EXERCISE AIM>
Rewrite every line in the stretch from the line containing "Between (x=927, y=637)" through the line containing "59576 millimetres", and shift each distance in the answers up by 75.

ENTRIES SHOWN>
^^^^^^^^^^^^^^^^
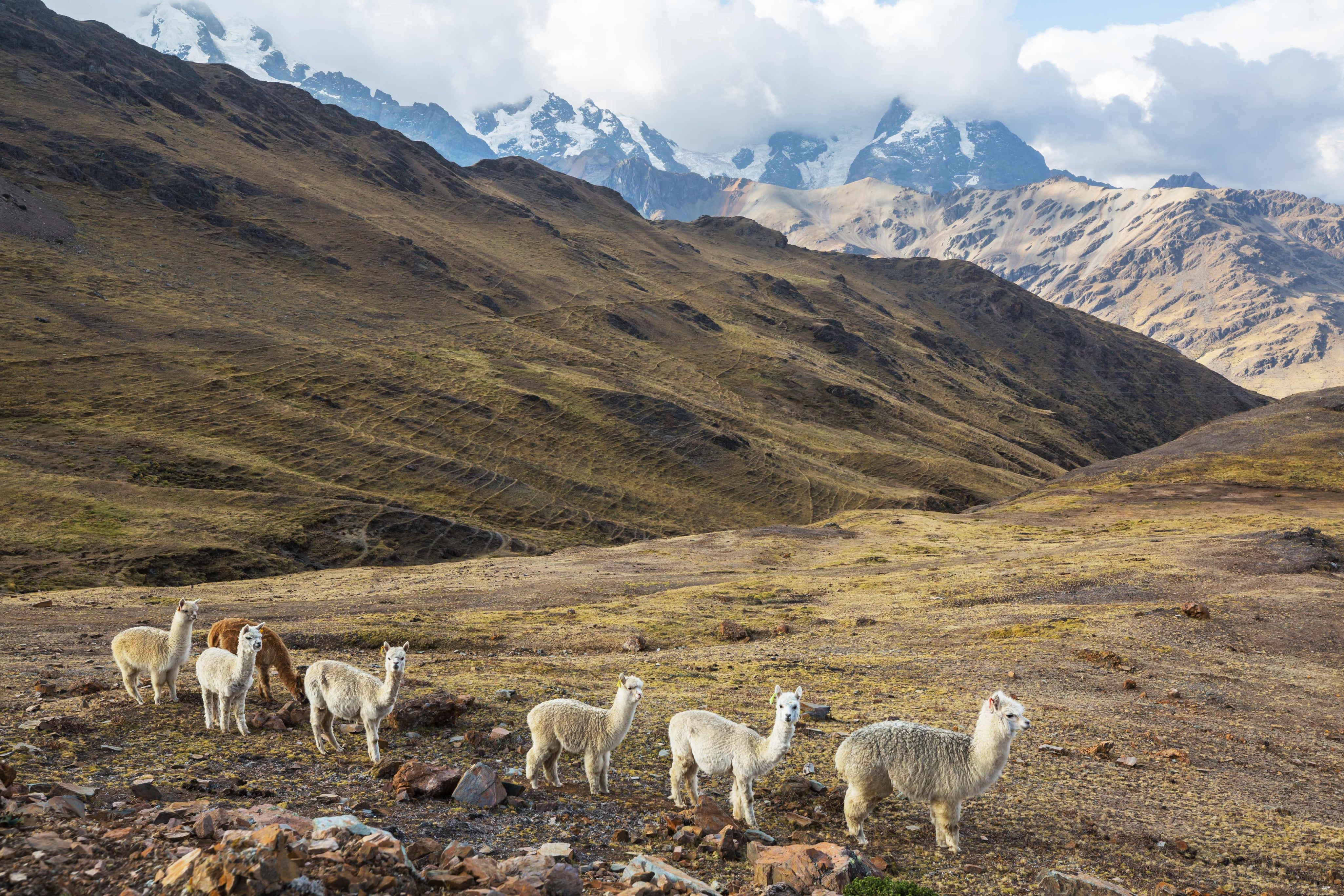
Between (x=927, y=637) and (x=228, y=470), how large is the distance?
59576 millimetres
^^^^^^^^^^^^^^^^
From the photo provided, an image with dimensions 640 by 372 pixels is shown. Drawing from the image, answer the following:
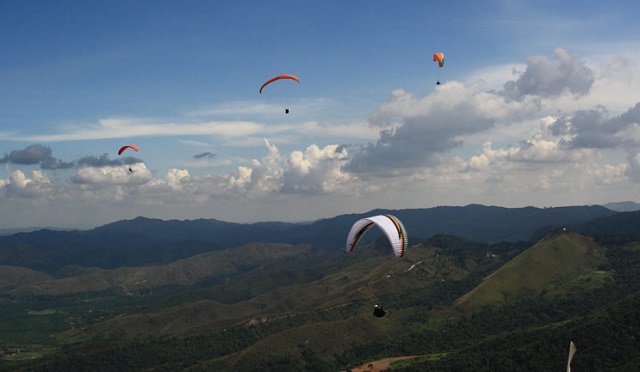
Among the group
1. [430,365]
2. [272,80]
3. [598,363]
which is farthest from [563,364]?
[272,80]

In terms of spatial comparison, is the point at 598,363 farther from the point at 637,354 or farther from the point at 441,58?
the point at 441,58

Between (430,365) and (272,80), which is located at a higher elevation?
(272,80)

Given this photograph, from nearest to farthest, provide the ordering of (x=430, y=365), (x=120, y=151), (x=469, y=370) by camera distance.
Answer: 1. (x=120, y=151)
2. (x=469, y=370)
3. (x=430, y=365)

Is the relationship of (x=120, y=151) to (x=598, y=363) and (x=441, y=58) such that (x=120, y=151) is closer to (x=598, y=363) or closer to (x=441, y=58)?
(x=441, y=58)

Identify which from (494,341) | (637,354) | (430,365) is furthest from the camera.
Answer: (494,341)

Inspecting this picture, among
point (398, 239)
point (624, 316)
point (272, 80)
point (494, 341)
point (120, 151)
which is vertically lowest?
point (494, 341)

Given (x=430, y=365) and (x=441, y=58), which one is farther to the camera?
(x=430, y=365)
^^^^^^^^^^^^^^^^
EXERCISE ANSWER>
Between (x=927, y=637) and (x=228, y=470), how large is the distance?
59651 millimetres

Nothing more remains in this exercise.